If the alien is an immediate relative of a citizen, the alien may file his or her I-485 Application for Adjustment of Status simultaneously with the citizen relative’s Form I-130 Petition, assuming her or she is admissible (which will be discussed below), since immigrant visas for the immediate relatives of citizens are immediately available. In these cases, the Form I-130 and Form I-485 are both sent to the Chicago Lockbox. For all other relatives, they will have to wait until their immigrant visa becomes available before filing the Form I-485 Application for Adjustment of Status.

However, that beneficiary alien will still have to leave the country in order to have its interview in a U.S. Consulate outside the country concerning the Form I-130 Petition filed on his or her behalf. This requirement may pose a problem when the alien relative is the immediate relative of a citizen but that alien relative entered the United States without inspection, for depending on how long the alien relative has been in the United States, he or she may face a 3 or 10 year ban if he or she were to leave the country and try to re-enter. But thanks to the recently enacted Stateside Waiver, certain immediate relatives that entered the United States without inspection can obtain a pre-approved extreme hardship waiver that will secure their re-entry to the United States after departing to interview in a U.S. Consulate outside the country.
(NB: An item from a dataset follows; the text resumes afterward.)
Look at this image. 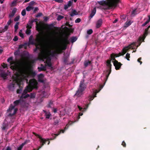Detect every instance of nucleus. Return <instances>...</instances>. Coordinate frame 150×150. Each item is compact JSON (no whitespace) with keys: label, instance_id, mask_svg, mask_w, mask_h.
Here are the masks:
<instances>
[{"label":"nucleus","instance_id":"obj_58","mask_svg":"<svg viewBox=\"0 0 150 150\" xmlns=\"http://www.w3.org/2000/svg\"><path fill=\"white\" fill-rule=\"evenodd\" d=\"M149 21L147 20V21L145 22L144 23H143L142 25V26L144 27L148 23H149Z\"/></svg>","mask_w":150,"mask_h":150},{"label":"nucleus","instance_id":"obj_20","mask_svg":"<svg viewBox=\"0 0 150 150\" xmlns=\"http://www.w3.org/2000/svg\"><path fill=\"white\" fill-rule=\"evenodd\" d=\"M29 97H30V95L29 94H27L25 95H23V94H22L21 96L20 97V98L22 100L24 101V103L25 104V100L24 99H25Z\"/></svg>","mask_w":150,"mask_h":150},{"label":"nucleus","instance_id":"obj_42","mask_svg":"<svg viewBox=\"0 0 150 150\" xmlns=\"http://www.w3.org/2000/svg\"><path fill=\"white\" fill-rule=\"evenodd\" d=\"M47 66L50 67L51 69L52 68V65L51 62H46Z\"/></svg>","mask_w":150,"mask_h":150},{"label":"nucleus","instance_id":"obj_50","mask_svg":"<svg viewBox=\"0 0 150 150\" xmlns=\"http://www.w3.org/2000/svg\"><path fill=\"white\" fill-rule=\"evenodd\" d=\"M20 19V16H17L14 18V21H18Z\"/></svg>","mask_w":150,"mask_h":150},{"label":"nucleus","instance_id":"obj_9","mask_svg":"<svg viewBox=\"0 0 150 150\" xmlns=\"http://www.w3.org/2000/svg\"><path fill=\"white\" fill-rule=\"evenodd\" d=\"M15 106H16L15 105L13 106L12 105H11L10 106L8 109L7 110L8 112H11L8 115V116H13L16 113L18 109L17 108L14 109Z\"/></svg>","mask_w":150,"mask_h":150},{"label":"nucleus","instance_id":"obj_51","mask_svg":"<svg viewBox=\"0 0 150 150\" xmlns=\"http://www.w3.org/2000/svg\"><path fill=\"white\" fill-rule=\"evenodd\" d=\"M19 35L22 38H23V37H24V35H23V34L22 33V30H21L19 31Z\"/></svg>","mask_w":150,"mask_h":150},{"label":"nucleus","instance_id":"obj_37","mask_svg":"<svg viewBox=\"0 0 150 150\" xmlns=\"http://www.w3.org/2000/svg\"><path fill=\"white\" fill-rule=\"evenodd\" d=\"M59 122V120L57 119H55L54 122V124L55 125H58Z\"/></svg>","mask_w":150,"mask_h":150},{"label":"nucleus","instance_id":"obj_6","mask_svg":"<svg viewBox=\"0 0 150 150\" xmlns=\"http://www.w3.org/2000/svg\"><path fill=\"white\" fill-rule=\"evenodd\" d=\"M86 88V85L84 83V80H83L81 81L79 88L74 95V96L78 97L81 96L83 94V92Z\"/></svg>","mask_w":150,"mask_h":150},{"label":"nucleus","instance_id":"obj_32","mask_svg":"<svg viewBox=\"0 0 150 150\" xmlns=\"http://www.w3.org/2000/svg\"><path fill=\"white\" fill-rule=\"evenodd\" d=\"M96 13V8H94L93 10L92 11L91 13L90 14V17L91 18Z\"/></svg>","mask_w":150,"mask_h":150},{"label":"nucleus","instance_id":"obj_61","mask_svg":"<svg viewBox=\"0 0 150 150\" xmlns=\"http://www.w3.org/2000/svg\"><path fill=\"white\" fill-rule=\"evenodd\" d=\"M141 59H142V58L140 57V58H139L137 60V61L140 63V64H142V62L141 61Z\"/></svg>","mask_w":150,"mask_h":150},{"label":"nucleus","instance_id":"obj_25","mask_svg":"<svg viewBox=\"0 0 150 150\" xmlns=\"http://www.w3.org/2000/svg\"><path fill=\"white\" fill-rule=\"evenodd\" d=\"M43 111L45 113V115L46 116V118L47 119H49L51 115V114L49 112H46L45 110H43Z\"/></svg>","mask_w":150,"mask_h":150},{"label":"nucleus","instance_id":"obj_49","mask_svg":"<svg viewBox=\"0 0 150 150\" xmlns=\"http://www.w3.org/2000/svg\"><path fill=\"white\" fill-rule=\"evenodd\" d=\"M46 25H47V28L48 30H52V27L53 26L52 24H51L50 25H47V24H46Z\"/></svg>","mask_w":150,"mask_h":150},{"label":"nucleus","instance_id":"obj_40","mask_svg":"<svg viewBox=\"0 0 150 150\" xmlns=\"http://www.w3.org/2000/svg\"><path fill=\"white\" fill-rule=\"evenodd\" d=\"M34 7L32 6H28L26 8V10L27 11H30L31 10L33 9Z\"/></svg>","mask_w":150,"mask_h":150},{"label":"nucleus","instance_id":"obj_11","mask_svg":"<svg viewBox=\"0 0 150 150\" xmlns=\"http://www.w3.org/2000/svg\"><path fill=\"white\" fill-rule=\"evenodd\" d=\"M62 53V50L60 49H57L54 51L52 52L49 51L48 53H47L48 54H49L52 57H54L55 56L58 54L61 53Z\"/></svg>","mask_w":150,"mask_h":150},{"label":"nucleus","instance_id":"obj_41","mask_svg":"<svg viewBox=\"0 0 150 150\" xmlns=\"http://www.w3.org/2000/svg\"><path fill=\"white\" fill-rule=\"evenodd\" d=\"M64 18V16L62 15H59L57 16V19L58 21H59L61 20L63 18Z\"/></svg>","mask_w":150,"mask_h":150},{"label":"nucleus","instance_id":"obj_44","mask_svg":"<svg viewBox=\"0 0 150 150\" xmlns=\"http://www.w3.org/2000/svg\"><path fill=\"white\" fill-rule=\"evenodd\" d=\"M19 24V22H18L16 23V24L15 25L14 28L15 31H16L18 28V25Z\"/></svg>","mask_w":150,"mask_h":150},{"label":"nucleus","instance_id":"obj_60","mask_svg":"<svg viewBox=\"0 0 150 150\" xmlns=\"http://www.w3.org/2000/svg\"><path fill=\"white\" fill-rule=\"evenodd\" d=\"M122 145L124 147H125L126 146V144L124 141L122 142Z\"/></svg>","mask_w":150,"mask_h":150},{"label":"nucleus","instance_id":"obj_12","mask_svg":"<svg viewBox=\"0 0 150 150\" xmlns=\"http://www.w3.org/2000/svg\"><path fill=\"white\" fill-rule=\"evenodd\" d=\"M32 21H33V22H35L36 23V30L39 32L43 31L44 29V28L42 26L38 23L37 22L38 21V19L35 18L32 20Z\"/></svg>","mask_w":150,"mask_h":150},{"label":"nucleus","instance_id":"obj_26","mask_svg":"<svg viewBox=\"0 0 150 150\" xmlns=\"http://www.w3.org/2000/svg\"><path fill=\"white\" fill-rule=\"evenodd\" d=\"M89 105V104H87L86 105V108H81L80 106H79L78 105V108L79 109V110L80 111H85L86 110V109L88 108V106Z\"/></svg>","mask_w":150,"mask_h":150},{"label":"nucleus","instance_id":"obj_46","mask_svg":"<svg viewBox=\"0 0 150 150\" xmlns=\"http://www.w3.org/2000/svg\"><path fill=\"white\" fill-rule=\"evenodd\" d=\"M130 57V54L127 53L125 56V58L128 61H129V58Z\"/></svg>","mask_w":150,"mask_h":150},{"label":"nucleus","instance_id":"obj_34","mask_svg":"<svg viewBox=\"0 0 150 150\" xmlns=\"http://www.w3.org/2000/svg\"><path fill=\"white\" fill-rule=\"evenodd\" d=\"M26 142L22 143L17 148V150H22L23 146L26 144Z\"/></svg>","mask_w":150,"mask_h":150},{"label":"nucleus","instance_id":"obj_23","mask_svg":"<svg viewBox=\"0 0 150 150\" xmlns=\"http://www.w3.org/2000/svg\"><path fill=\"white\" fill-rule=\"evenodd\" d=\"M15 83H12L8 86V89L11 91H13L14 89Z\"/></svg>","mask_w":150,"mask_h":150},{"label":"nucleus","instance_id":"obj_33","mask_svg":"<svg viewBox=\"0 0 150 150\" xmlns=\"http://www.w3.org/2000/svg\"><path fill=\"white\" fill-rule=\"evenodd\" d=\"M77 38L76 37H72L71 38V41L72 43L75 42L77 40Z\"/></svg>","mask_w":150,"mask_h":150},{"label":"nucleus","instance_id":"obj_52","mask_svg":"<svg viewBox=\"0 0 150 150\" xmlns=\"http://www.w3.org/2000/svg\"><path fill=\"white\" fill-rule=\"evenodd\" d=\"M35 3V2L34 1H31L29 3V6H33Z\"/></svg>","mask_w":150,"mask_h":150},{"label":"nucleus","instance_id":"obj_48","mask_svg":"<svg viewBox=\"0 0 150 150\" xmlns=\"http://www.w3.org/2000/svg\"><path fill=\"white\" fill-rule=\"evenodd\" d=\"M27 29L26 30V33L27 35H29L31 33V30L30 29L31 28H27Z\"/></svg>","mask_w":150,"mask_h":150},{"label":"nucleus","instance_id":"obj_31","mask_svg":"<svg viewBox=\"0 0 150 150\" xmlns=\"http://www.w3.org/2000/svg\"><path fill=\"white\" fill-rule=\"evenodd\" d=\"M8 28V26L7 25H5L4 27V29L0 30V33H3L5 31H6L7 30Z\"/></svg>","mask_w":150,"mask_h":150},{"label":"nucleus","instance_id":"obj_28","mask_svg":"<svg viewBox=\"0 0 150 150\" xmlns=\"http://www.w3.org/2000/svg\"><path fill=\"white\" fill-rule=\"evenodd\" d=\"M41 66H42V67H38V69L39 71H45L46 70V69L45 67L43 66L42 64L41 65Z\"/></svg>","mask_w":150,"mask_h":150},{"label":"nucleus","instance_id":"obj_7","mask_svg":"<svg viewBox=\"0 0 150 150\" xmlns=\"http://www.w3.org/2000/svg\"><path fill=\"white\" fill-rule=\"evenodd\" d=\"M38 57L41 60L46 59V62H51V57L48 55V54L44 51H42L39 53Z\"/></svg>","mask_w":150,"mask_h":150},{"label":"nucleus","instance_id":"obj_53","mask_svg":"<svg viewBox=\"0 0 150 150\" xmlns=\"http://www.w3.org/2000/svg\"><path fill=\"white\" fill-rule=\"evenodd\" d=\"M81 21V19L80 18H77L75 21V23H79Z\"/></svg>","mask_w":150,"mask_h":150},{"label":"nucleus","instance_id":"obj_39","mask_svg":"<svg viewBox=\"0 0 150 150\" xmlns=\"http://www.w3.org/2000/svg\"><path fill=\"white\" fill-rule=\"evenodd\" d=\"M53 104V101L52 100H50L47 106V107L49 108H51Z\"/></svg>","mask_w":150,"mask_h":150},{"label":"nucleus","instance_id":"obj_64","mask_svg":"<svg viewBox=\"0 0 150 150\" xmlns=\"http://www.w3.org/2000/svg\"><path fill=\"white\" fill-rule=\"evenodd\" d=\"M12 21L11 19H10L7 23V24L8 25H9L12 23Z\"/></svg>","mask_w":150,"mask_h":150},{"label":"nucleus","instance_id":"obj_4","mask_svg":"<svg viewBox=\"0 0 150 150\" xmlns=\"http://www.w3.org/2000/svg\"><path fill=\"white\" fill-rule=\"evenodd\" d=\"M33 36L32 35L30 36L29 39V43L33 45H35L37 47L38 45H39L43 40V38L41 35L38 34L36 36V39L35 41L33 40Z\"/></svg>","mask_w":150,"mask_h":150},{"label":"nucleus","instance_id":"obj_19","mask_svg":"<svg viewBox=\"0 0 150 150\" xmlns=\"http://www.w3.org/2000/svg\"><path fill=\"white\" fill-rule=\"evenodd\" d=\"M16 11L17 9L15 8H14L12 11V12L9 14L8 16L10 18H12L13 17L16 13Z\"/></svg>","mask_w":150,"mask_h":150},{"label":"nucleus","instance_id":"obj_55","mask_svg":"<svg viewBox=\"0 0 150 150\" xmlns=\"http://www.w3.org/2000/svg\"><path fill=\"white\" fill-rule=\"evenodd\" d=\"M2 66L4 68H6L7 67V64L4 63H3L2 64Z\"/></svg>","mask_w":150,"mask_h":150},{"label":"nucleus","instance_id":"obj_3","mask_svg":"<svg viewBox=\"0 0 150 150\" xmlns=\"http://www.w3.org/2000/svg\"><path fill=\"white\" fill-rule=\"evenodd\" d=\"M38 83L37 81L34 79H31L29 80V85L27 86L24 90L22 94L25 95L28 92L32 91V90L34 88H38Z\"/></svg>","mask_w":150,"mask_h":150},{"label":"nucleus","instance_id":"obj_16","mask_svg":"<svg viewBox=\"0 0 150 150\" xmlns=\"http://www.w3.org/2000/svg\"><path fill=\"white\" fill-rule=\"evenodd\" d=\"M66 130L65 129L63 130V129H60L59 131V133L57 134H52V136L53 137H54V138L53 139H52V138H51L50 139V140H53V139H55L56 138V137L58 136V135H59L61 132H62V133H64V132H65V130Z\"/></svg>","mask_w":150,"mask_h":150},{"label":"nucleus","instance_id":"obj_30","mask_svg":"<svg viewBox=\"0 0 150 150\" xmlns=\"http://www.w3.org/2000/svg\"><path fill=\"white\" fill-rule=\"evenodd\" d=\"M78 14V13L75 10H73L71 12V13L70 14V15L71 16H73L74 15H76Z\"/></svg>","mask_w":150,"mask_h":150},{"label":"nucleus","instance_id":"obj_59","mask_svg":"<svg viewBox=\"0 0 150 150\" xmlns=\"http://www.w3.org/2000/svg\"><path fill=\"white\" fill-rule=\"evenodd\" d=\"M42 13H38L36 16V17H38L42 15Z\"/></svg>","mask_w":150,"mask_h":150},{"label":"nucleus","instance_id":"obj_5","mask_svg":"<svg viewBox=\"0 0 150 150\" xmlns=\"http://www.w3.org/2000/svg\"><path fill=\"white\" fill-rule=\"evenodd\" d=\"M116 0H108L107 1H98V3L100 5L104 6L106 5L110 7H116L119 3L116 1Z\"/></svg>","mask_w":150,"mask_h":150},{"label":"nucleus","instance_id":"obj_36","mask_svg":"<svg viewBox=\"0 0 150 150\" xmlns=\"http://www.w3.org/2000/svg\"><path fill=\"white\" fill-rule=\"evenodd\" d=\"M12 59H13V58L12 57H10L7 59V61L8 62H9L10 61H11L10 62V65L13 64L14 63V62H13V61H12Z\"/></svg>","mask_w":150,"mask_h":150},{"label":"nucleus","instance_id":"obj_24","mask_svg":"<svg viewBox=\"0 0 150 150\" xmlns=\"http://www.w3.org/2000/svg\"><path fill=\"white\" fill-rule=\"evenodd\" d=\"M72 2L71 1H69L67 4L65 5H64V9L65 10H67L68 9L69 7L71 6L72 5Z\"/></svg>","mask_w":150,"mask_h":150},{"label":"nucleus","instance_id":"obj_43","mask_svg":"<svg viewBox=\"0 0 150 150\" xmlns=\"http://www.w3.org/2000/svg\"><path fill=\"white\" fill-rule=\"evenodd\" d=\"M131 24V23L130 21H127L125 23V26L126 27H128Z\"/></svg>","mask_w":150,"mask_h":150},{"label":"nucleus","instance_id":"obj_62","mask_svg":"<svg viewBox=\"0 0 150 150\" xmlns=\"http://www.w3.org/2000/svg\"><path fill=\"white\" fill-rule=\"evenodd\" d=\"M18 37L17 36H15L13 39V40L14 41H16L18 40Z\"/></svg>","mask_w":150,"mask_h":150},{"label":"nucleus","instance_id":"obj_54","mask_svg":"<svg viewBox=\"0 0 150 150\" xmlns=\"http://www.w3.org/2000/svg\"><path fill=\"white\" fill-rule=\"evenodd\" d=\"M95 97H96V96H89V100H93V99Z\"/></svg>","mask_w":150,"mask_h":150},{"label":"nucleus","instance_id":"obj_10","mask_svg":"<svg viewBox=\"0 0 150 150\" xmlns=\"http://www.w3.org/2000/svg\"><path fill=\"white\" fill-rule=\"evenodd\" d=\"M35 135L40 139V146L39 147L38 150H39L45 144L46 142L47 141H48V144H49L50 142L49 141V139H48V140H47L44 139L42 138L38 134H36Z\"/></svg>","mask_w":150,"mask_h":150},{"label":"nucleus","instance_id":"obj_8","mask_svg":"<svg viewBox=\"0 0 150 150\" xmlns=\"http://www.w3.org/2000/svg\"><path fill=\"white\" fill-rule=\"evenodd\" d=\"M150 28V25L149 26L148 28H146L145 30V32L144 34V35L142 37H140L138 40H137V42L139 43L138 45L137 46V47H138L141 44V42L142 41H144V40L146 36L147 35L148 33V31L149 29V28Z\"/></svg>","mask_w":150,"mask_h":150},{"label":"nucleus","instance_id":"obj_27","mask_svg":"<svg viewBox=\"0 0 150 150\" xmlns=\"http://www.w3.org/2000/svg\"><path fill=\"white\" fill-rule=\"evenodd\" d=\"M30 75L32 77H34L36 76V74L35 71L31 70L29 73Z\"/></svg>","mask_w":150,"mask_h":150},{"label":"nucleus","instance_id":"obj_47","mask_svg":"<svg viewBox=\"0 0 150 150\" xmlns=\"http://www.w3.org/2000/svg\"><path fill=\"white\" fill-rule=\"evenodd\" d=\"M93 30L91 29L88 30L87 31V33L88 35L91 34L93 33Z\"/></svg>","mask_w":150,"mask_h":150},{"label":"nucleus","instance_id":"obj_15","mask_svg":"<svg viewBox=\"0 0 150 150\" xmlns=\"http://www.w3.org/2000/svg\"><path fill=\"white\" fill-rule=\"evenodd\" d=\"M61 46L60 48H58L57 49H60L62 50H62H65L67 47V45L69 44V43H67L61 42Z\"/></svg>","mask_w":150,"mask_h":150},{"label":"nucleus","instance_id":"obj_35","mask_svg":"<svg viewBox=\"0 0 150 150\" xmlns=\"http://www.w3.org/2000/svg\"><path fill=\"white\" fill-rule=\"evenodd\" d=\"M69 56H64L63 58V61L64 63L66 64L67 63L68 58Z\"/></svg>","mask_w":150,"mask_h":150},{"label":"nucleus","instance_id":"obj_38","mask_svg":"<svg viewBox=\"0 0 150 150\" xmlns=\"http://www.w3.org/2000/svg\"><path fill=\"white\" fill-rule=\"evenodd\" d=\"M36 96V93H30V97L31 98H34Z\"/></svg>","mask_w":150,"mask_h":150},{"label":"nucleus","instance_id":"obj_56","mask_svg":"<svg viewBox=\"0 0 150 150\" xmlns=\"http://www.w3.org/2000/svg\"><path fill=\"white\" fill-rule=\"evenodd\" d=\"M23 45H24L23 47H24L25 49H26L27 46H28L29 45V44H28L27 43H25L24 44H23Z\"/></svg>","mask_w":150,"mask_h":150},{"label":"nucleus","instance_id":"obj_2","mask_svg":"<svg viewBox=\"0 0 150 150\" xmlns=\"http://www.w3.org/2000/svg\"><path fill=\"white\" fill-rule=\"evenodd\" d=\"M10 68L13 70L17 71L21 76L25 77L27 73L28 67L26 62L23 60L19 61Z\"/></svg>","mask_w":150,"mask_h":150},{"label":"nucleus","instance_id":"obj_18","mask_svg":"<svg viewBox=\"0 0 150 150\" xmlns=\"http://www.w3.org/2000/svg\"><path fill=\"white\" fill-rule=\"evenodd\" d=\"M103 20L102 19H100L97 21L96 23V27L97 28H99L102 25Z\"/></svg>","mask_w":150,"mask_h":150},{"label":"nucleus","instance_id":"obj_29","mask_svg":"<svg viewBox=\"0 0 150 150\" xmlns=\"http://www.w3.org/2000/svg\"><path fill=\"white\" fill-rule=\"evenodd\" d=\"M91 64V62L89 60L86 61L84 62V66L85 67H87L88 65H90Z\"/></svg>","mask_w":150,"mask_h":150},{"label":"nucleus","instance_id":"obj_1","mask_svg":"<svg viewBox=\"0 0 150 150\" xmlns=\"http://www.w3.org/2000/svg\"><path fill=\"white\" fill-rule=\"evenodd\" d=\"M136 42H133L128 46L125 47L122 49V52L119 53L118 54H111L110 57L111 59L110 60H108L106 61V65L108 68L106 72H108V73L106 75V78L105 79V83L107 81L111 71L112 64H111V62L112 60H113L112 62L113 63V65L115 67V69L116 70L120 69L122 64L120 62H118L115 59V57H117L124 55L128 51L129 49L131 48L133 49V47L136 46Z\"/></svg>","mask_w":150,"mask_h":150},{"label":"nucleus","instance_id":"obj_21","mask_svg":"<svg viewBox=\"0 0 150 150\" xmlns=\"http://www.w3.org/2000/svg\"><path fill=\"white\" fill-rule=\"evenodd\" d=\"M8 75V74L4 72H1L0 74V76L4 79H6V77Z\"/></svg>","mask_w":150,"mask_h":150},{"label":"nucleus","instance_id":"obj_17","mask_svg":"<svg viewBox=\"0 0 150 150\" xmlns=\"http://www.w3.org/2000/svg\"><path fill=\"white\" fill-rule=\"evenodd\" d=\"M44 77V75L42 74H41L38 76V80L39 82L43 83L44 82V81L43 79Z\"/></svg>","mask_w":150,"mask_h":150},{"label":"nucleus","instance_id":"obj_14","mask_svg":"<svg viewBox=\"0 0 150 150\" xmlns=\"http://www.w3.org/2000/svg\"><path fill=\"white\" fill-rule=\"evenodd\" d=\"M61 42L70 44V42L69 40V35H65L63 38L61 39Z\"/></svg>","mask_w":150,"mask_h":150},{"label":"nucleus","instance_id":"obj_63","mask_svg":"<svg viewBox=\"0 0 150 150\" xmlns=\"http://www.w3.org/2000/svg\"><path fill=\"white\" fill-rule=\"evenodd\" d=\"M120 18L121 19H125L126 18V16L124 15L121 16Z\"/></svg>","mask_w":150,"mask_h":150},{"label":"nucleus","instance_id":"obj_57","mask_svg":"<svg viewBox=\"0 0 150 150\" xmlns=\"http://www.w3.org/2000/svg\"><path fill=\"white\" fill-rule=\"evenodd\" d=\"M22 89L21 88L18 89L17 90V93H21V91H22Z\"/></svg>","mask_w":150,"mask_h":150},{"label":"nucleus","instance_id":"obj_22","mask_svg":"<svg viewBox=\"0 0 150 150\" xmlns=\"http://www.w3.org/2000/svg\"><path fill=\"white\" fill-rule=\"evenodd\" d=\"M33 23V21L32 20H29L27 25L26 28H31Z\"/></svg>","mask_w":150,"mask_h":150},{"label":"nucleus","instance_id":"obj_13","mask_svg":"<svg viewBox=\"0 0 150 150\" xmlns=\"http://www.w3.org/2000/svg\"><path fill=\"white\" fill-rule=\"evenodd\" d=\"M13 103L15 106L20 105L21 106L23 107L25 104L24 101L22 100L20 98L19 99L13 102Z\"/></svg>","mask_w":150,"mask_h":150},{"label":"nucleus","instance_id":"obj_45","mask_svg":"<svg viewBox=\"0 0 150 150\" xmlns=\"http://www.w3.org/2000/svg\"><path fill=\"white\" fill-rule=\"evenodd\" d=\"M21 15L22 16H24L26 14V11L25 9H23L21 13Z\"/></svg>","mask_w":150,"mask_h":150}]
</instances>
This waiver allows the alien to avoid the risk of leaving the country to interview for a green card, only to be prohibited from re-entering the United States for 3 or 10 years.

An exception to this whole process is for K-1 Fiancé(e) Visa holders, who upon marriage need not file a Form I-130 Petition and interview outside the country; instead, such aliens need only file the Form I-485 Application for Adjustment of Status.

It is important to remember that just because an alien relative is eligible for a green card based on a familial relationship, the alien must still satisfy all other admissibility requirements in order to be approved for a green card. For example: the alien relative may not have any communicable disease or any other serious health condition; the alien may not have convicted of any crimes; the alien may not pose a threat to the nation’s national security; the petitioner must ensure the alien will not become a public charge by filing a Form I-864 Affidavit of Support; and the alien may not have previously violated the immigration laws of the United States. However, certain waivers and exceptions can excuse an alien’s ground for inadmissibility, such as the previously mentioned extreme hardship waiver.